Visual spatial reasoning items
::::
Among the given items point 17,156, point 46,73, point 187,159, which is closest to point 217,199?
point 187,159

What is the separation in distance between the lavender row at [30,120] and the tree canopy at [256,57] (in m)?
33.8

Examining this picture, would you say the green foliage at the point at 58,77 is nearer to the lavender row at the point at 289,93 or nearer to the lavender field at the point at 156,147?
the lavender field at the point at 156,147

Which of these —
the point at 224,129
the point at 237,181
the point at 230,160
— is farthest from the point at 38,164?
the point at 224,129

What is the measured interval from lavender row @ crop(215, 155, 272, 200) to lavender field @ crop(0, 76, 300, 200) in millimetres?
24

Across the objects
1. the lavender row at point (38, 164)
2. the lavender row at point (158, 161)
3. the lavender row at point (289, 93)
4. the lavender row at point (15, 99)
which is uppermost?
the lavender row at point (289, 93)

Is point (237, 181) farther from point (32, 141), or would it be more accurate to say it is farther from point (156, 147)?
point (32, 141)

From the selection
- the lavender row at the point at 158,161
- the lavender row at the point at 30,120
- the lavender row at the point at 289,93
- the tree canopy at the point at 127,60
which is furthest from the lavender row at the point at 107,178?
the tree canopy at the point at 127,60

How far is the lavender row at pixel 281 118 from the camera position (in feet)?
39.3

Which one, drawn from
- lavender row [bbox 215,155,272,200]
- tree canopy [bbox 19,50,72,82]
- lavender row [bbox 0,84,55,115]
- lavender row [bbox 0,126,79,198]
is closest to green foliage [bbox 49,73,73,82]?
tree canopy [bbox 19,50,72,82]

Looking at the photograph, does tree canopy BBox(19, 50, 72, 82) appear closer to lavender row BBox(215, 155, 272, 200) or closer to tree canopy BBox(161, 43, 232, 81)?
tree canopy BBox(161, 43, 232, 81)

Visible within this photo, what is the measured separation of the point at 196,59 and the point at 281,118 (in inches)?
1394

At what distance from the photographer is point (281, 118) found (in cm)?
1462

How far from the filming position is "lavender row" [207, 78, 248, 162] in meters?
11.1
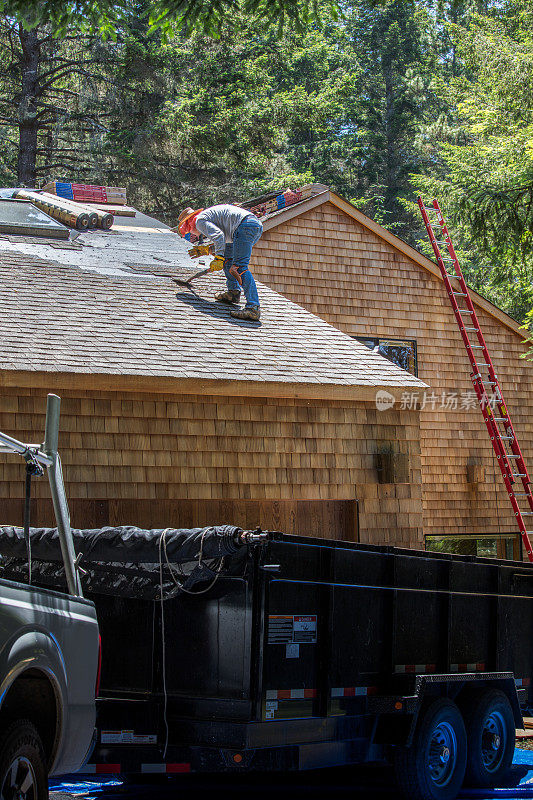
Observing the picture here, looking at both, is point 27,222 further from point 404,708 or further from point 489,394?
point 404,708

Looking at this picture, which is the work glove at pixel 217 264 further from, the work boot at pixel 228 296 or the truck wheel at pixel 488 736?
the truck wheel at pixel 488 736

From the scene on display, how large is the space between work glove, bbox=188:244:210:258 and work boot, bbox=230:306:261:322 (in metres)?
1.27

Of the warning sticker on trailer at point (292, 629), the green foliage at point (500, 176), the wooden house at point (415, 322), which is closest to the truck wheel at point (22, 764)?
the warning sticker on trailer at point (292, 629)

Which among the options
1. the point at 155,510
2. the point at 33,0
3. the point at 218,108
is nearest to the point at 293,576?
the point at 155,510

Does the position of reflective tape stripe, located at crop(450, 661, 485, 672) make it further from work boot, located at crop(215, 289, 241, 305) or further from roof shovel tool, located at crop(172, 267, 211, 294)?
roof shovel tool, located at crop(172, 267, 211, 294)

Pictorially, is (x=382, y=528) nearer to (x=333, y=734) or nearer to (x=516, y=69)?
(x=333, y=734)

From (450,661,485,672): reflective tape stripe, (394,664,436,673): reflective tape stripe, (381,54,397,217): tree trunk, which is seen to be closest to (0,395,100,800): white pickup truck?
(394,664,436,673): reflective tape stripe

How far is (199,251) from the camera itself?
42.9 feet

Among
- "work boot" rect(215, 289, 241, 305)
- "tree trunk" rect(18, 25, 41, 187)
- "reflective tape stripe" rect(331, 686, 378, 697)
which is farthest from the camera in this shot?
"tree trunk" rect(18, 25, 41, 187)

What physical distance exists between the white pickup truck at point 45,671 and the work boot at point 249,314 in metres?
6.82

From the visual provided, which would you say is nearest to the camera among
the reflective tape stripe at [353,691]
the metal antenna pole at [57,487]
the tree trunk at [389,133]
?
the metal antenna pole at [57,487]

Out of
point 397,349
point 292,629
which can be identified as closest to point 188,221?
point 397,349

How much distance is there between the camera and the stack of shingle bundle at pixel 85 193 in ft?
57.1

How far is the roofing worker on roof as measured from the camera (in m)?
12.1
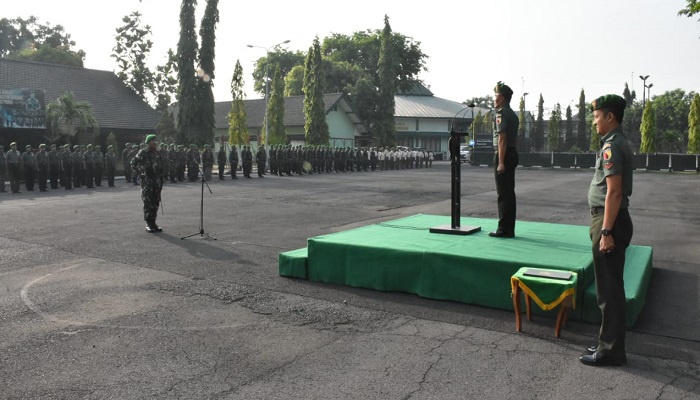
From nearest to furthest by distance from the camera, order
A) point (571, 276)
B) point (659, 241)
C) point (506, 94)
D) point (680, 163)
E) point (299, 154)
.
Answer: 1. point (571, 276)
2. point (506, 94)
3. point (659, 241)
4. point (299, 154)
5. point (680, 163)

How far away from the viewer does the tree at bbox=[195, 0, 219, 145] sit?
1427 inches

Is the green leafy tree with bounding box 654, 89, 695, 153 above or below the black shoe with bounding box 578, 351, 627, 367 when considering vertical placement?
above

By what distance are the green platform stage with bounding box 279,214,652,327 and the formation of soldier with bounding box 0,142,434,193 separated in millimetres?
5158

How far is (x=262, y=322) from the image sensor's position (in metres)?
5.57

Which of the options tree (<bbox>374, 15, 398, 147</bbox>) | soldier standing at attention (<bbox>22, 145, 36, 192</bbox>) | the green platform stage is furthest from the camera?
tree (<bbox>374, 15, 398, 147</bbox>)

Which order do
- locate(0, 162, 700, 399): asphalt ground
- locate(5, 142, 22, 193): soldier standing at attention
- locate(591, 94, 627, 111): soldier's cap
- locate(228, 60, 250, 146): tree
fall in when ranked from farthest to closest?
locate(228, 60, 250, 146): tree < locate(5, 142, 22, 193): soldier standing at attention < locate(591, 94, 627, 111): soldier's cap < locate(0, 162, 700, 399): asphalt ground

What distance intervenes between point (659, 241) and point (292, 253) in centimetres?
703

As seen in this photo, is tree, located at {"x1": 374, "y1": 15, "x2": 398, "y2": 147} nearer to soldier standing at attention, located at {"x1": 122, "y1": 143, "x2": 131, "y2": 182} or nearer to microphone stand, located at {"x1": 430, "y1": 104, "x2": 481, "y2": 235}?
soldier standing at attention, located at {"x1": 122, "y1": 143, "x2": 131, "y2": 182}

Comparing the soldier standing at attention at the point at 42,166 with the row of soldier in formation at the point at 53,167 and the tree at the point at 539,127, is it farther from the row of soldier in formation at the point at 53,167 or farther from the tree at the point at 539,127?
the tree at the point at 539,127

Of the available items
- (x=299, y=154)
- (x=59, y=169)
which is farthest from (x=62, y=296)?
(x=299, y=154)

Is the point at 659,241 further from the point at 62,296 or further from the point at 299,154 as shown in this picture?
the point at 299,154

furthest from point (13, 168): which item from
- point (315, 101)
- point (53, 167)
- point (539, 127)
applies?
point (539, 127)

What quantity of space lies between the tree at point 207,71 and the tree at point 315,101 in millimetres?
12897

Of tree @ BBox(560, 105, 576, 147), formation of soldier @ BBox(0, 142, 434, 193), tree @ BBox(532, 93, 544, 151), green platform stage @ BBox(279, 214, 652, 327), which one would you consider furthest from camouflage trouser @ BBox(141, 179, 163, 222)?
tree @ BBox(560, 105, 576, 147)
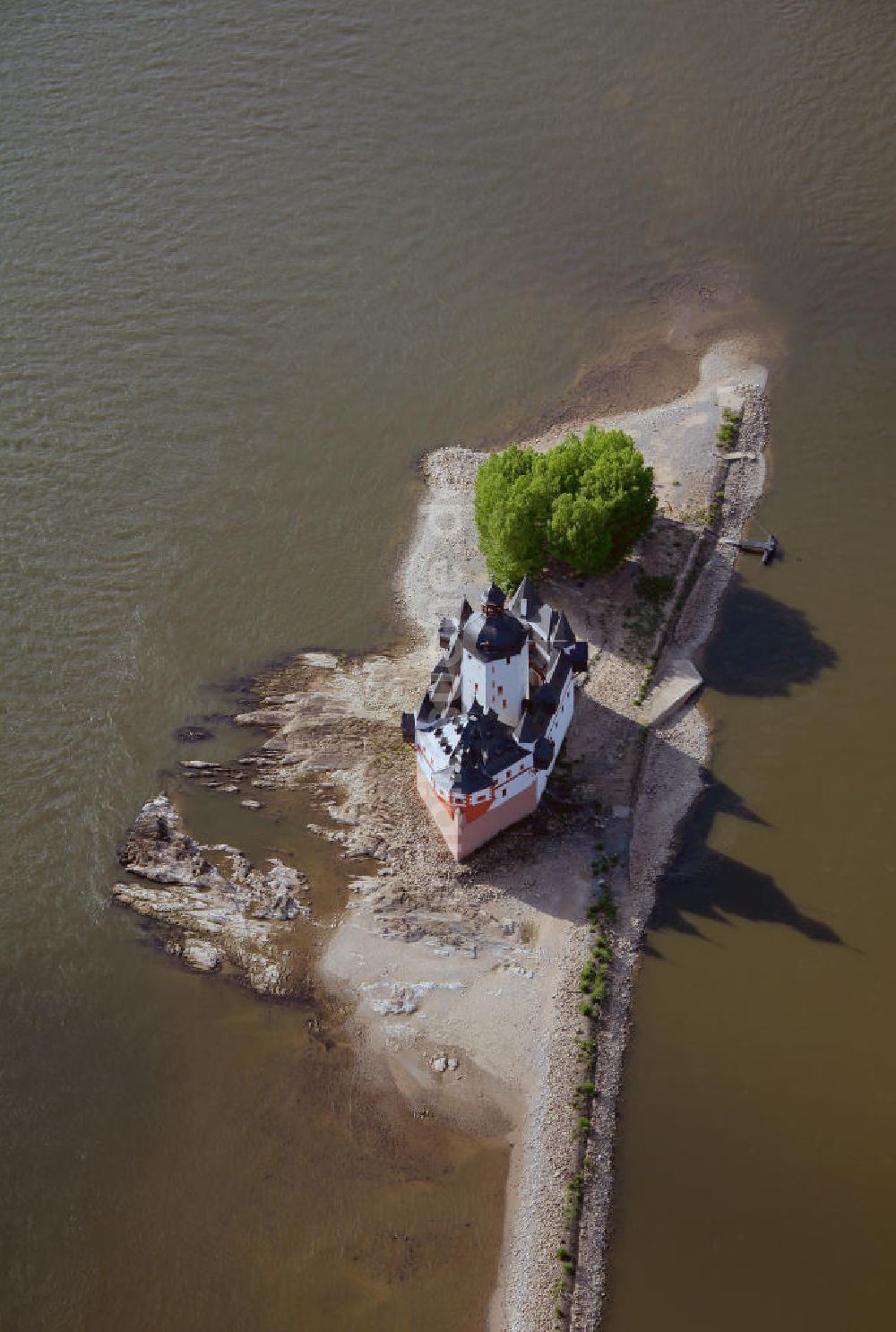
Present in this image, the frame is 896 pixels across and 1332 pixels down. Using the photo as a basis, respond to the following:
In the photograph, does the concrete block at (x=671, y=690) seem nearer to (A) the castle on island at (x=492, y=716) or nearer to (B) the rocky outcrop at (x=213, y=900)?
(A) the castle on island at (x=492, y=716)

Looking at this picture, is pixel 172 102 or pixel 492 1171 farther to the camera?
pixel 172 102

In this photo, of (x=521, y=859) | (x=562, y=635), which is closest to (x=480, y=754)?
(x=521, y=859)

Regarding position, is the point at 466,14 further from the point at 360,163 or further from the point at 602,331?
the point at 602,331

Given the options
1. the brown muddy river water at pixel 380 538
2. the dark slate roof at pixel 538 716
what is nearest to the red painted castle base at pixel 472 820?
the dark slate roof at pixel 538 716

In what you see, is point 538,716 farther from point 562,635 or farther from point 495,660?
point 562,635

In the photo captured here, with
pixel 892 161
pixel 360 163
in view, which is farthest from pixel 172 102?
pixel 892 161

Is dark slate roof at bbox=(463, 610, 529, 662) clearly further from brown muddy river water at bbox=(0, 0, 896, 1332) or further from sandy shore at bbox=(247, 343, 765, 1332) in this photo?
brown muddy river water at bbox=(0, 0, 896, 1332)

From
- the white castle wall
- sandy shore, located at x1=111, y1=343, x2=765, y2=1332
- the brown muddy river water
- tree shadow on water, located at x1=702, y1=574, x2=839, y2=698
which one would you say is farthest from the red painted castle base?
tree shadow on water, located at x1=702, y1=574, x2=839, y2=698
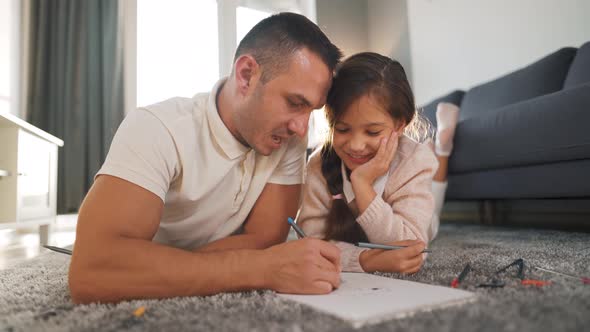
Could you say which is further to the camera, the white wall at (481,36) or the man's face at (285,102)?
the white wall at (481,36)

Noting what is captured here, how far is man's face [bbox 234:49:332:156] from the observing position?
0.81m

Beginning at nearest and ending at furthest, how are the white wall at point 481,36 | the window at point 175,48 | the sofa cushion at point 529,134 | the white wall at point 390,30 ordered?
the sofa cushion at point 529,134, the white wall at point 481,36, the window at point 175,48, the white wall at point 390,30

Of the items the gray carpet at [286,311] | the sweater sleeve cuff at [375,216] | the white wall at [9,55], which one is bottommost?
the gray carpet at [286,311]

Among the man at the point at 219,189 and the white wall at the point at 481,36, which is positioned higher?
the white wall at the point at 481,36

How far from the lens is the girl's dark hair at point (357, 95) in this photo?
::::
SET EXERCISE
The line containing "Could you say" and every line after it, through the end of the records, should be repeated exactly and alone.

CORRECT RESULT
Could you say which is further to the camera, the white wall at (481,36) or the man's face at (285,102)?
the white wall at (481,36)

Noting what is captured here, how far is man's face [bbox 234:49:332:156] from the observing position?
0.81m

Beginning at nearest and ending at furthest, how are the white wall at point 481,36 | the window at point 175,48 | the sofa cushion at point 529,134 | the white wall at point 390,30 ordered?
the sofa cushion at point 529,134, the white wall at point 481,36, the window at point 175,48, the white wall at point 390,30

Of the items the gray carpet at [286,311] | the sweater sleeve cuff at [375,216] | the white wall at [9,55], which one is bottommost?
the gray carpet at [286,311]

Among the man at the point at 219,189 and the white wall at the point at 481,36, which is positioned higher?
the white wall at the point at 481,36

How far from the lens is the girl's dark hair at point (357, 95) in this photo?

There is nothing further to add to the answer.